Gambar 2.3 Penampang bahan bakar pada BWR
Bahan bakar yang dibuat dalam bentuk pelet dan dimasukkan di dalam kelongsong merupakan bagian
dari sistem keamanan yang dimiliki reaktor nuklir. Bahan bakar dan kelongsong memiliki titik leleh
yang tinggi, fungsinya untuk mencegah kegagalan pada sistem bahan bakar atau disebut dengan istilah
core meltdown saat terjadi kondisi darurat yang menyebabkan terjadinya LOCA (Lost of Coolant
Accident) atau hilangnya sistem pendingin.
2.4 Emergency Core Cooling System (ECCS)
Emergency Core Cooling System (ECCS), merupakan sistem keamanan yang
diimplementasikan saat terjadi kondisi darurat pada reaktor nuklir, misalnya kegagalan pendingin
bahan bakar nuklir atau disebut dengan Lost of Coolant Accident (LOCA). Gunanya untuk
menghilangkan panas peluruhan atau heat decay dari teras reaktor yang dapat menyebabkan
kerusakan bahan bakar. ECCS terdiri atas :
High Pressure Coolant Injection System (HPCI), adalah sistem pertahanan garis pertama yang
menyemprotkan air sebanyak 19000L/menit ke reaktor saat reaktor masih dalam kondisi
memiliki tekanan tinggi, yaitu di atas 690 kPa
Reactor core isolation cooling system (RCIC) dapat membantu mendinginkan reaktor dengan
injeksi air sebanyak 2000L/menit ke reaktor. Dapat berfungsi hanya dengan baterai saja.

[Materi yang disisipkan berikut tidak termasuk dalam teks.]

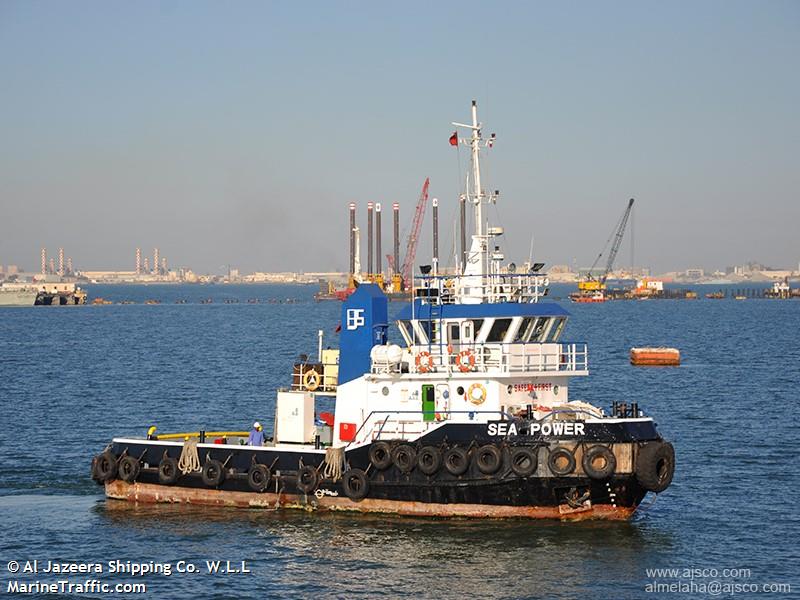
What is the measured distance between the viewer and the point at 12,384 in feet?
207

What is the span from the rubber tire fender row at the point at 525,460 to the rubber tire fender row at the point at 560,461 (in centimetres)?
32

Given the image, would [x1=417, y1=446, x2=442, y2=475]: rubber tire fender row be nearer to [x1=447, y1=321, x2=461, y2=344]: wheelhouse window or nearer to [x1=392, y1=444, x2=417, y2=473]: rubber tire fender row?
[x1=392, y1=444, x2=417, y2=473]: rubber tire fender row

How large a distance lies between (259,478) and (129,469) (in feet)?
13.1

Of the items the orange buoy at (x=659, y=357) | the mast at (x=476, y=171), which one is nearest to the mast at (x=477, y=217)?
the mast at (x=476, y=171)

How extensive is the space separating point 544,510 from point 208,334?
9009 centimetres

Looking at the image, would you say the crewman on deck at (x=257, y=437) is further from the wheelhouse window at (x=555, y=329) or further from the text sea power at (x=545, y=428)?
the wheelhouse window at (x=555, y=329)

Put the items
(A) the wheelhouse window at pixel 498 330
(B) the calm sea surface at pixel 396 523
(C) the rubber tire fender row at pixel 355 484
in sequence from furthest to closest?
(A) the wheelhouse window at pixel 498 330, (C) the rubber tire fender row at pixel 355 484, (B) the calm sea surface at pixel 396 523

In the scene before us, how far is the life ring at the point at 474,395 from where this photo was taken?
29344mm

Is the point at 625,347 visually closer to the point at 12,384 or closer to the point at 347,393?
the point at 12,384

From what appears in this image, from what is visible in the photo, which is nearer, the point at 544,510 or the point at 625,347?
the point at 544,510

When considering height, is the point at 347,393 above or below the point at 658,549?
above

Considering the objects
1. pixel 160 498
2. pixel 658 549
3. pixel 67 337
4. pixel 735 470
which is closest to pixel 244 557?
pixel 160 498

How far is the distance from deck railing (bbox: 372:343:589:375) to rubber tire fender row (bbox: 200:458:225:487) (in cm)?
467

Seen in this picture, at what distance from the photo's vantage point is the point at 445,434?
28531mm
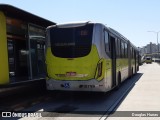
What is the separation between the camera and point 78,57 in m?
11.7

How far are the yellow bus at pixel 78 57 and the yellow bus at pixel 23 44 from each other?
1621 mm

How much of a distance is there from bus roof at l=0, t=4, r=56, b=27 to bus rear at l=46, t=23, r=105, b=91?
133cm

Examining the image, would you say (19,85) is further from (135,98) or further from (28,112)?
(135,98)

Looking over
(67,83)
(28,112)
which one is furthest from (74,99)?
(28,112)

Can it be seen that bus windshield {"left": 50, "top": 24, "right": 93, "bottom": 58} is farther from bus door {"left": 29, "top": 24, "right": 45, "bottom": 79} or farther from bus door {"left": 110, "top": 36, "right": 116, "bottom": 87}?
bus door {"left": 29, "top": 24, "right": 45, "bottom": 79}

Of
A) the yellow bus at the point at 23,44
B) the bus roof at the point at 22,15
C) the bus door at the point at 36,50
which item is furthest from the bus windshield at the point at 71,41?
the bus door at the point at 36,50

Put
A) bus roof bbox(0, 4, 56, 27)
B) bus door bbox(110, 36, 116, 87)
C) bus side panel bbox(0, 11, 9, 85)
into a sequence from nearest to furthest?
bus side panel bbox(0, 11, 9, 85)
bus roof bbox(0, 4, 56, 27)
bus door bbox(110, 36, 116, 87)

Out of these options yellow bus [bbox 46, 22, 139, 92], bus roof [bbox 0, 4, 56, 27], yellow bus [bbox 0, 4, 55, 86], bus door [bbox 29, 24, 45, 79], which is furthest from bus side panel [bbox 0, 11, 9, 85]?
bus door [bbox 29, 24, 45, 79]

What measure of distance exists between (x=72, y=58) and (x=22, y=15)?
9.76ft

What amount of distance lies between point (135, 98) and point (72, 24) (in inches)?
158

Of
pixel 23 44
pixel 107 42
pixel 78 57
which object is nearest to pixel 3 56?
pixel 78 57

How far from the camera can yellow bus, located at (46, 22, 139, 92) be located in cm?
1137

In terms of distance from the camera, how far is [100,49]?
1140 cm

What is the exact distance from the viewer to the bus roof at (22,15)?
35.3 feet
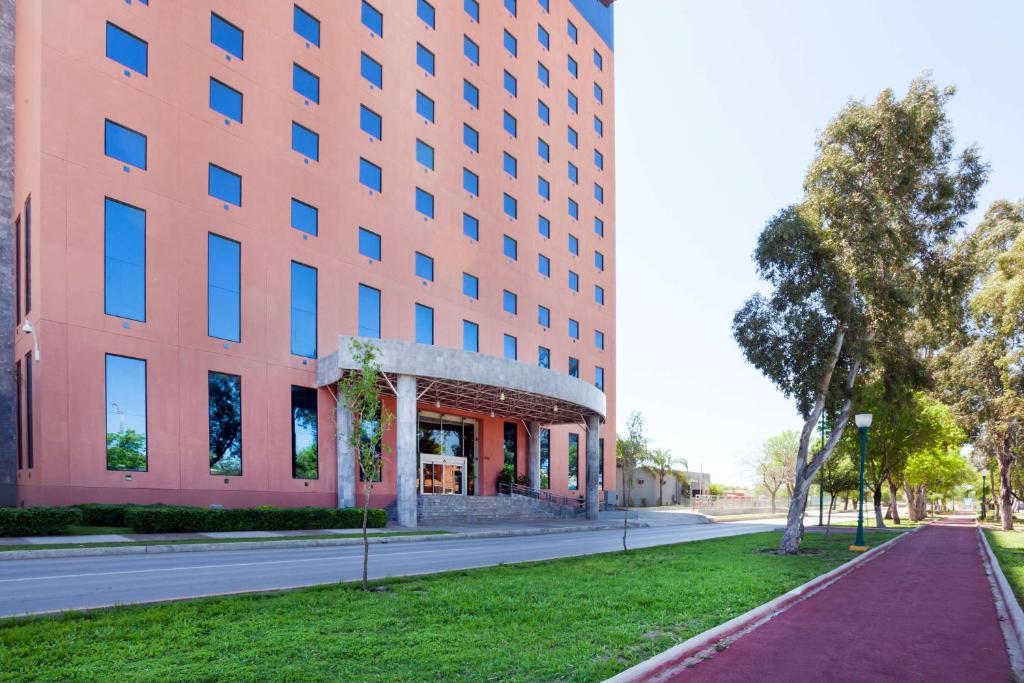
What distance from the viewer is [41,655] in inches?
262

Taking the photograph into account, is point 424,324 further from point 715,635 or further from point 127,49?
point 715,635

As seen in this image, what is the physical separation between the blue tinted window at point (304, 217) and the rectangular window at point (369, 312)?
12.2ft

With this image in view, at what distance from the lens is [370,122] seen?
115 feet

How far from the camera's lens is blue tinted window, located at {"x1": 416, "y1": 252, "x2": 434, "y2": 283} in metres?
37.0

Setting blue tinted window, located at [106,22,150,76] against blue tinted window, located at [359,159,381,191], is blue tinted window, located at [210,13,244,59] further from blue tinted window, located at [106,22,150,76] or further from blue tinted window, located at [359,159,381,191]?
blue tinted window, located at [359,159,381,191]

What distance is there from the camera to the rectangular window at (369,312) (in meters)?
33.5

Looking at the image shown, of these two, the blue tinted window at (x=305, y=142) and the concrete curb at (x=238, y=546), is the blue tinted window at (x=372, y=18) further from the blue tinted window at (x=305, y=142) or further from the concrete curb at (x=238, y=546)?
the concrete curb at (x=238, y=546)

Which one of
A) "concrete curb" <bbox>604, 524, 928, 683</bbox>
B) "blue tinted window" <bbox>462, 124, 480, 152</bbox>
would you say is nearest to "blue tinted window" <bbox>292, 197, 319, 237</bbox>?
"blue tinted window" <bbox>462, 124, 480, 152</bbox>

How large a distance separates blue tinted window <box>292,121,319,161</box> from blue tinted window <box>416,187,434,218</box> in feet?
21.9

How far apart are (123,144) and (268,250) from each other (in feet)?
21.7

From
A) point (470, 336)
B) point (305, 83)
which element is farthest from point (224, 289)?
point (470, 336)

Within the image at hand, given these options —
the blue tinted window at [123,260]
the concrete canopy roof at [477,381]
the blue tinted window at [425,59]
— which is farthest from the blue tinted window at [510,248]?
the blue tinted window at [123,260]

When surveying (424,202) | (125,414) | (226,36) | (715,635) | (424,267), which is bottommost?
(715,635)

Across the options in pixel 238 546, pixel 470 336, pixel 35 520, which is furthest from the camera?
pixel 470 336
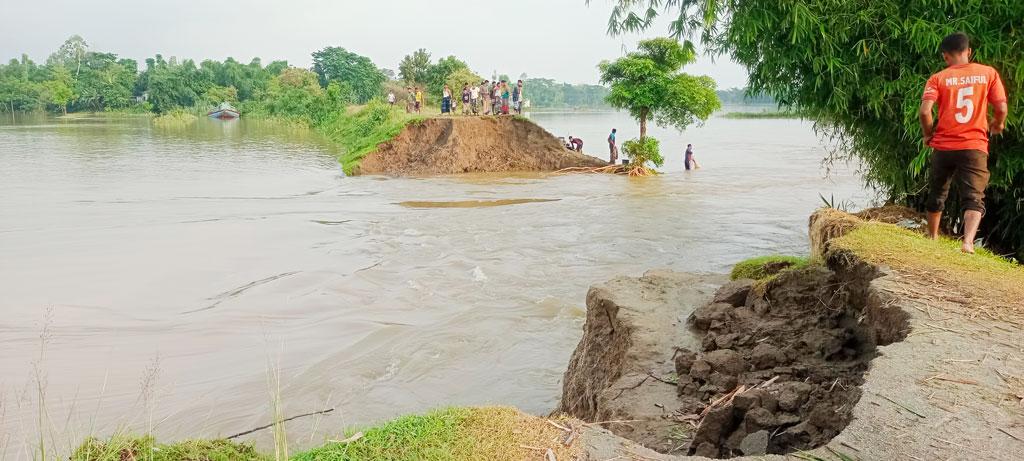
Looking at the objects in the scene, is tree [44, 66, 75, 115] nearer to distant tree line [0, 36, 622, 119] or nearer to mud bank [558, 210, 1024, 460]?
distant tree line [0, 36, 622, 119]

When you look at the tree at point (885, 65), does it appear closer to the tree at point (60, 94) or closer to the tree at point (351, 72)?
the tree at point (351, 72)

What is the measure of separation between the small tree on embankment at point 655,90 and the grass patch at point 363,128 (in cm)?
782

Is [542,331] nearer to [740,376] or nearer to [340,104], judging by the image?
[740,376]

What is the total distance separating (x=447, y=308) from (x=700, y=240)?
6.32m

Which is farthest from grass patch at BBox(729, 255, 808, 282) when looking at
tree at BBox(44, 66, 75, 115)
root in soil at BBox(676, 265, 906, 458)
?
tree at BBox(44, 66, 75, 115)

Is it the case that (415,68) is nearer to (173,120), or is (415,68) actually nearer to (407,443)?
(173,120)

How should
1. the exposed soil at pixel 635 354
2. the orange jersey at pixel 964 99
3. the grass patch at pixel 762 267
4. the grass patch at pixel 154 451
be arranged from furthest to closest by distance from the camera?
the grass patch at pixel 762 267 → the orange jersey at pixel 964 99 → the exposed soil at pixel 635 354 → the grass patch at pixel 154 451

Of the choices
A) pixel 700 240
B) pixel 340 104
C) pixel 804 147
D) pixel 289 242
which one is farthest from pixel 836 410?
pixel 340 104

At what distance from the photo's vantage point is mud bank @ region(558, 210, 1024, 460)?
268 cm

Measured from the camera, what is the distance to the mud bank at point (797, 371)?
2684 mm

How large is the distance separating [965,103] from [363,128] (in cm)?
3386

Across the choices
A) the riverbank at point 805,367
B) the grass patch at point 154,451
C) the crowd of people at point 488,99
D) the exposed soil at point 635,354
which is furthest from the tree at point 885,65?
the crowd of people at point 488,99

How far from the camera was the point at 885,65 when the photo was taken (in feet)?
24.1

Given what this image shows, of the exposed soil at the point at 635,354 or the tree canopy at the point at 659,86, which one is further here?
the tree canopy at the point at 659,86
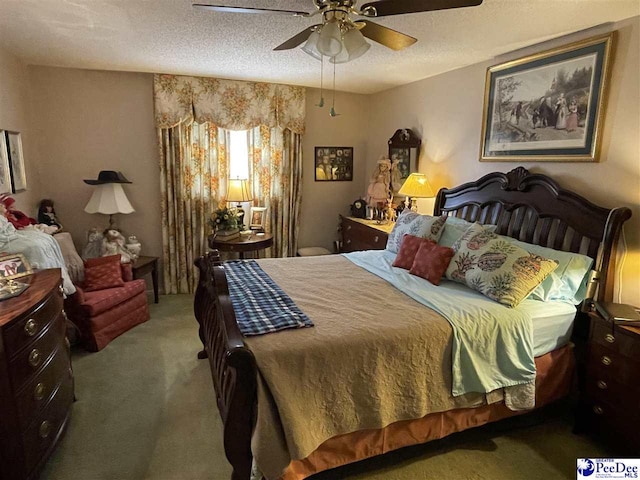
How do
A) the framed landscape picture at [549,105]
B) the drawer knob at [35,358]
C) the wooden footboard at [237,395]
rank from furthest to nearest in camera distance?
1. the framed landscape picture at [549,105]
2. the drawer knob at [35,358]
3. the wooden footboard at [237,395]

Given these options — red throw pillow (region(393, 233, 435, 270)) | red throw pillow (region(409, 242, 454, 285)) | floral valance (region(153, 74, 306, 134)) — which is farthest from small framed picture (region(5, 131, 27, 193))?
red throw pillow (region(409, 242, 454, 285))

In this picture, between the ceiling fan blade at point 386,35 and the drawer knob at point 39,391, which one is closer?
the drawer knob at point 39,391

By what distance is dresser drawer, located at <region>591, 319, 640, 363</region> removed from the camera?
1.87 metres

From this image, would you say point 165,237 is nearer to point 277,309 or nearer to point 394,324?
point 277,309

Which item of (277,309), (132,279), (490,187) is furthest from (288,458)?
(132,279)

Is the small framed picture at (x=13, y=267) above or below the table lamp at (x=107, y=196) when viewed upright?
below

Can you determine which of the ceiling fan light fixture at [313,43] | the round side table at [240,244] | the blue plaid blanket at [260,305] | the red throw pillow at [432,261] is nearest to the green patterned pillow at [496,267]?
the red throw pillow at [432,261]

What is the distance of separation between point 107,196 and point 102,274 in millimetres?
868

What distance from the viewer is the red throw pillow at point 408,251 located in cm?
283

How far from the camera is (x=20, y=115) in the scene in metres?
3.45

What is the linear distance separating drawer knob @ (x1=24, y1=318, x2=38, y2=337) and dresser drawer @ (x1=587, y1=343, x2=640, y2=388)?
2885 millimetres

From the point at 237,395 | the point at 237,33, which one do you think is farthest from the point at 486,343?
the point at 237,33

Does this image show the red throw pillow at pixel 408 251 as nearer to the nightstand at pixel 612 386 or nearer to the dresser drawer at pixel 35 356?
the nightstand at pixel 612 386

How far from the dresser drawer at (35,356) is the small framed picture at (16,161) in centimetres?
181
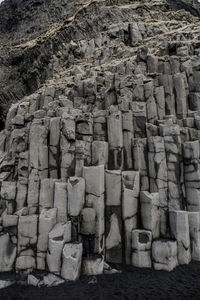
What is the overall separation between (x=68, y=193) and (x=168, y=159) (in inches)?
196

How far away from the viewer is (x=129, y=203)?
903cm

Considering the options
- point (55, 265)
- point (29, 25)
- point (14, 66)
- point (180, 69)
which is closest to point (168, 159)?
point (55, 265)

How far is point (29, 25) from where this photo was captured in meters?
48.2

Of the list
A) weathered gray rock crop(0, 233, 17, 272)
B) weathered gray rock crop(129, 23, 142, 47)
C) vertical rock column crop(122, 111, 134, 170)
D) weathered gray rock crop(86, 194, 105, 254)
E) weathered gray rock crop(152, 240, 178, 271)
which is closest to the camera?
weathered gray rock crop(152, 240, 178, 271)

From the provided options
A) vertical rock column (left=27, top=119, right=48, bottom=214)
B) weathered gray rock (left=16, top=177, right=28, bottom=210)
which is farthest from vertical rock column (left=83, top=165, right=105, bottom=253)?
weathered gray rock (left=16, top=177, right=28, bottom=210)

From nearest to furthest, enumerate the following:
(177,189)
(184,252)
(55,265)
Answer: (55,265)
(184,252)
(177,189)

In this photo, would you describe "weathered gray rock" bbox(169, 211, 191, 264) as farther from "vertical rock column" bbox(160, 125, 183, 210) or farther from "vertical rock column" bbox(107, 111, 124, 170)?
"vertical rock column" bbox(107, 111, 124, 170)

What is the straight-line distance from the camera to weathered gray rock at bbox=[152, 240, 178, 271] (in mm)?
8195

Low Pressure System yang berfungsi saat tekanan rendah. Sistem ini tidak akan berfungsi saat
tekanan di atas 3200 kPa. Sistem ini terdiri atas Low-pressure Core Spray system (LPCS), yang
mempu menyemprotkan air sebanyak 48000 L/menit dan Low Pressure Coolant Injection system
(LPCI), yang mampu menginjeksikan air sebesar 150000 L/menit. Keduanya berfungsi untuk
mempertahankan pendingin reaktor agar suhu reaktor tidak terus meningkat.
Pada Fukushima Daiichi unit 1, semua sistem ECCS ini bergantung pada catu daya listrik atau disebut
sebagai sistem keselamatan aktif.
BAB III
KRONOLOGI LEDAKAN HIDROGEN DI FUKUSHIMA DAIICHI UNIT 1
Peristiwa ledakan hydrogen pada Fukushima Daiichi unit 1 dapat ditelusuri mulai dari
terjadinya gempa bumi di kota Sendai pada tanggal 11 Maret 2011. Akibat gempa tersebut reaktor
Fukushima Daiichi unit 1 melakukan prosedur keselamatan sebagai tanggap darurat terhadap gempa.
3.1 Reaksi Tanggapan Reaktor Fukushima I unit 1 terhadap Gempa 11 Maret 2011
Pada tanggal 11 maret 2011 reaktor Fukushima Daiichi unit 1 sedang beroperasi secara
normal. Kemudian pada jam 14: 46 terjadi gempa di kota Sendai. Gempa ini menyebabkan unit 1
mengalami penghentian reaktor secara otomatis hanya beberapa detik setelah gempa. Selain
Fukushima Daiichi unit 1, ada 10 reaktor lain yang melakukan tanggapan reaktif dengan
menghentikan reaktor secara otomatis sehingga sebagian besar reaksi fisi berhenti.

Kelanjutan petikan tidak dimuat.